Geir Helgemo


Geir Helgemo is a professional bridge player who was born in Norway but is now a citizen of Monaco. Through 2012 he had won three world championships in competition. As of August 2018 he ranked first among Open World Grand Masters and his regular partner Tor Helness ranked second.
Helgemo was born in Vinstra, Norway. For several years through 1994 he represented Norway on both its junior and open teams. The juniors won the 1990 European Championship and both teams finished second in the 1993 World Championships. From that time Helgemo played with Tor Helness on the open team, which was always strong and won another world silver medal in 2001. Norway finally won the world team championship in 2007, the biennial Bermuda Bowl, with a team of six including Helness–Helgemo as anchor pair.
At the inaugural 2008 World Mind Sports Games in Beijing, Tor Helness won the Open Individual gold medal and Geir Helgemo won the silver. Norway's open team won the bronze.

Emigration to Monaco

From 2011 Helgemo and Helness were full-time members of a team led and funded by the Swiss real estate tycoon Pierre Zimmermann, under a contract expiring in 2016. The team, not yet playing full-time, finished third in the 2010 World Championship and subsequently competed in the European Bridge League open championship. In 2012, all six members of the team became citizens of Monaco. In 2017 Helgemo and Helness were both convicted of tax evasion."

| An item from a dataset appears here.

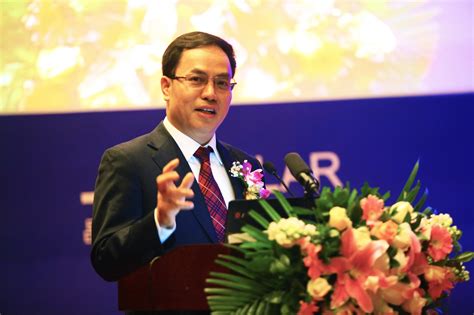 Tỷ phú “thảm” nhất Trung Quốc: Sai lầm khi bỏ hết trứng vào 1 giỏ, kiếm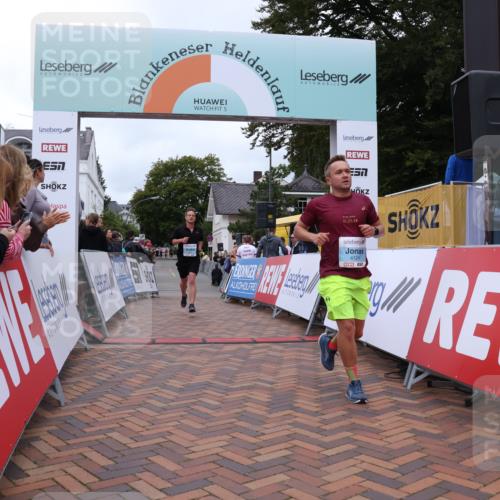 30.08.2026 - Blankeneser Heldenlauf Lena Gebhardt http://msf.ph/oto/10063872 30.08.2026 12:40:54 Ziel 2700, 2736, 4124, 4135 meine-sportfotos.de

Reporting False Scores - Suspension

Helgemo's team reported a false score in a match in Norway. All players involved were suspended by the Norwegian Bridge Federation. Three of the players involved, Terje Aa, Geir Helgemo and Jørgen Molberg were members of the American Contract Bridge League and were suspended by the ACBL.

Use of prohibited drugs

On 1 March 2019, at which time Helgemo was the world's highest-ranked player, the World Bridge Federation announced that he had been suspended for a year after testing positive for two banned substances in a sample he had provided at the World Bridge Series in Orlando in September 2018: clomifene and synthetic testosterone. The drugs were said to be "not performance enhancing" by Kari-Anne Opsal, the president of the Norwegian Bridge Federation. The WBF is recognised by the International Olympic Committee and therefore follows the World Anti-Doping Agency's rules on which drugs are permissible. The ban, backdated to begin when he accepted a provisional suspension, is due to expire on 20 November 2019. A spokesperson for the Monaco Bridge Federation said: "We regret that a talent such as Geir Helgemo is sanctioned under an anti-doping regulation that is certainly adapted to physical sport but totally unsuitable for brain sport."